»»

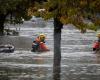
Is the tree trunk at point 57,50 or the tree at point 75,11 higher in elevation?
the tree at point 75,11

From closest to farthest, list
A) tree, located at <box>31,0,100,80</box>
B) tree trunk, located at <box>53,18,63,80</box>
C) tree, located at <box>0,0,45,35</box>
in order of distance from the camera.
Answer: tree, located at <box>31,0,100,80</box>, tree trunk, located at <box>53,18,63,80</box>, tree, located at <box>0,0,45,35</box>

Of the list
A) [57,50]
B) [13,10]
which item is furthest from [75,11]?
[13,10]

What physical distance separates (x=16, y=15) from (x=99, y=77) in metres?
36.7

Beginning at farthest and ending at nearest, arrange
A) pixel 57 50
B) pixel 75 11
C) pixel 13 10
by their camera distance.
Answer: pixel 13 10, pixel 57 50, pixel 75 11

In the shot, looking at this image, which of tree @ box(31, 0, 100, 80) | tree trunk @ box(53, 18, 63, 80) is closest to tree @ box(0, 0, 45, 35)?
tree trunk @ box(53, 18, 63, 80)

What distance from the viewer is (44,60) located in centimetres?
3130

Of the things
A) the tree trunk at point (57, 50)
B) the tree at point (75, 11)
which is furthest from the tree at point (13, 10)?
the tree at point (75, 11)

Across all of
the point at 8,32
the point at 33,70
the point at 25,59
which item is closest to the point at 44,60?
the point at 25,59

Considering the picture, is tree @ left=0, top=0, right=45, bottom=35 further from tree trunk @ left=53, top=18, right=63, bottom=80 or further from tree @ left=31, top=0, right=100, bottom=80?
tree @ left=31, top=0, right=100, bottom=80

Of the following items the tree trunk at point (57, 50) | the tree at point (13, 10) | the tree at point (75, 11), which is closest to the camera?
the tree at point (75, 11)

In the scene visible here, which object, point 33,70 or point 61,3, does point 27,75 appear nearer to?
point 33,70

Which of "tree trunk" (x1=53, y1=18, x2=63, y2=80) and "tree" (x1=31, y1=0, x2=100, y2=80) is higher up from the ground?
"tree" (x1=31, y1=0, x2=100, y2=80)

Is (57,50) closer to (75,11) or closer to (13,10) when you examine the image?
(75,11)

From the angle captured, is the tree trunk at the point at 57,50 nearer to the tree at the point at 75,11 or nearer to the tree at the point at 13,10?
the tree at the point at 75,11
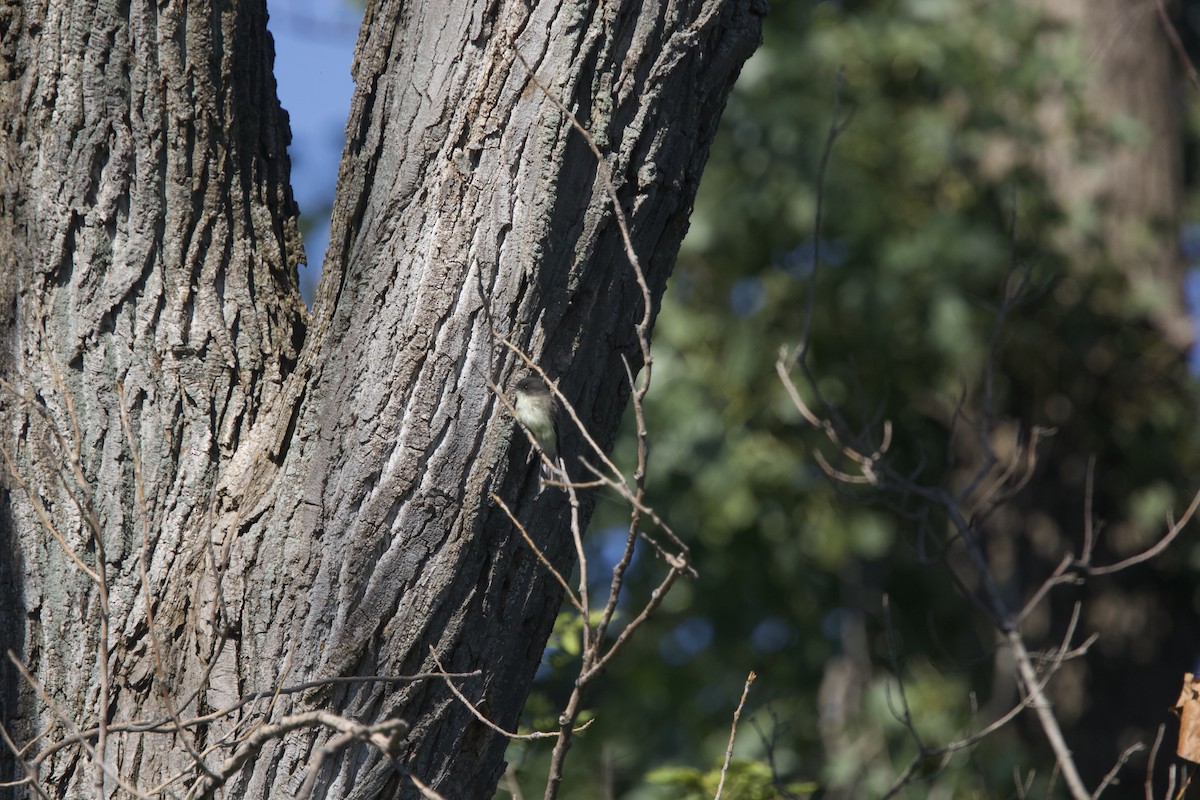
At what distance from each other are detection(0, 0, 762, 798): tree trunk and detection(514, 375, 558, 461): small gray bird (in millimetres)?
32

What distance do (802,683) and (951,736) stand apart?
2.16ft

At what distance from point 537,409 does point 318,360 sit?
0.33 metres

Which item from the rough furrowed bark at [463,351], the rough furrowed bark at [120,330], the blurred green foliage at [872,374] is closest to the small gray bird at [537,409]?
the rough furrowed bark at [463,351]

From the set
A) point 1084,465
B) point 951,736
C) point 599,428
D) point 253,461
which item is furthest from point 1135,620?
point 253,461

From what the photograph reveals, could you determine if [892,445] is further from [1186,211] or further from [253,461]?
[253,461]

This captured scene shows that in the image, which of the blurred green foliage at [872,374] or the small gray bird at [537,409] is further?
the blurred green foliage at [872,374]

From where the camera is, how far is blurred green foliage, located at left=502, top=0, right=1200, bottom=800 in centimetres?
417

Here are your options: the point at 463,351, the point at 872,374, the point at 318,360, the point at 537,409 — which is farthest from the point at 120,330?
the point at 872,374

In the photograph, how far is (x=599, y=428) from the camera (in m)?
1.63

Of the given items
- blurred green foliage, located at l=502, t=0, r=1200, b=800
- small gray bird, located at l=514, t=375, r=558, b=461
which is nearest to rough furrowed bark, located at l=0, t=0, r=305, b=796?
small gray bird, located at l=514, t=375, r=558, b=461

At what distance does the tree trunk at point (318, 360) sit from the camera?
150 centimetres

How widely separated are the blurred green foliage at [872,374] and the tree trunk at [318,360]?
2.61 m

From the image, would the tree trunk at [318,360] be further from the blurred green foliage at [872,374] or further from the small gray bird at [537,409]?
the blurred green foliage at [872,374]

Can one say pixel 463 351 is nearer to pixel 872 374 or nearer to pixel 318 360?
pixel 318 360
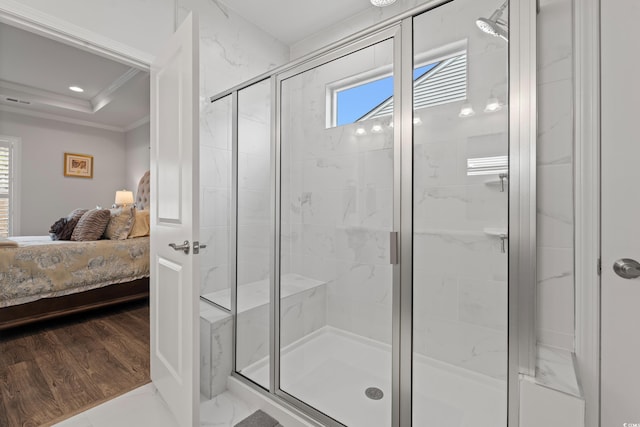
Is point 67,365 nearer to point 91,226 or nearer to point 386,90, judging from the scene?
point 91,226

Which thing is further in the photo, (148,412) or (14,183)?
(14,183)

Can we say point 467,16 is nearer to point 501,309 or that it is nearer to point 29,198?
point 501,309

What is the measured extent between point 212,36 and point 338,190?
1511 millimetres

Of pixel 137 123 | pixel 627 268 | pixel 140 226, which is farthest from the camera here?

««

PROBLEM TO WORK ON ▸
Return each line above that contains the string "bark". Uppercase and lowercase letters count as different.

RESPONSE ▸
Which item from the rough furrowed bark at [463,351], the rough furrowed bark at [120,330], the blurred green foliage at [872,374] is closest to the small gray bird at [537,409]?
the rough furrowed bark at [463,351]
which is nearest to rough furrowed bark, located at l=0, t=0, r=305, b=796?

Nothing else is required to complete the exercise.